È stata presentata questa mattina a Palazzo di Città l’edizione 2023 del Corteo Storico di San Nicola. Il tema scelto per questa edizione è quello della “Speranza”, un sentimento quanto mai necessario e attuale grazie al quale si sentono più vicini fedeli e pellegrini, baresi e viaggiatori provenienti da ogni parte del mondo, cattolici e ortodossi, tutti raccolti nel capoluogo pugliese per onorare il Santo Patrono di Bari e partecipare attivamente alla rievocazione storica della traslazione delle ossa di San Nicola di Myra.
“Proprio per questo – spiegano da Palazzo di Città – il Corteo Storico si ripromette di mantenere una fortissima aderenza alle tradizioni storiche e culturali di questa eccezionale manifestazione, dando risalto ai contenuti sacri e tenendo fede a quanto avvenne nel lontano 1087. Gli spettatori potranno così rivivere l’atmosfera di quell’epoca, per immergersi nelle atmosfere, nelle luci e nei costumi di un passato che ha ancora tanto da raccontare”.

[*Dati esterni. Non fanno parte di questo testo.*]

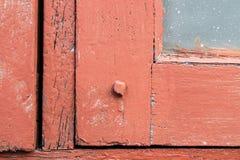 Las nueces empernan en la ventana de madera Fotos de archivo libres de regalías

“Unire il messaggio ecumenico di San Nicola rivolto alla pace, alla solidarietà e all’accoglienza al tema della speranza – ha esordito Antonio Decaro – è una scelta che condivido appieno perché mai come in questo momento noi tutti siamo chiamati a sperare che proprio i valori nicolaiani possano prevalere sul clima di violenza, di ferocia e di intolleranza che si respira nei Paesi dilaniati dalla guerra. Spero che i baresi possano vivere questi momenti di festa con serenità e partecipazione, onorando le celebrazioni religiose e vivendo insieme a noi i momenti di spettacolo che stiamo organizzando, a cominciare dal Corteo, che quest’anno si annuncia ricco di momenti artistici di grande valore”.
“Per questo – ha detto ancora Decaro – desidero ringraziare l’organizzazione, Nicola Valenzano ed Elisa Barucchieri per aver accolto ancora una volta la nostra sfida di fare del Corteo di San Nicola un evento internazionale capace di raccontare la storia del nostro vescovo di Myra restando fedele alla storia senza rinunciare a quelle innovazioni che in questi anni hanno reso il Corteo un appuntamento di richiamo nazionale”.
“La speranza è dentro di noi. È scolpita nel nostro cuore. Tutti i giorni noi tutti viviamo di speranza per andare avanti, per proseguire con fiducia nella vita quotidiana – ha commentato Nicola Valenzano -. L’idea di lavorare sulla speranza arriva da un’ispirazione legata a Gustav Klimt e da un dipinto che il pittore austriaco ha realizzato all’inizio della sua carriera. Col tempo questa idea si è tramutata in una donna che indossa un grandissimo mantello, un’immagine che mi ha fatto pensare al dono della vita. Allora ho immaginato di legare questa idea al concetto della vita, e di lasciarmi ispirare per questa edizione del Corteo Storico di san Nicola”.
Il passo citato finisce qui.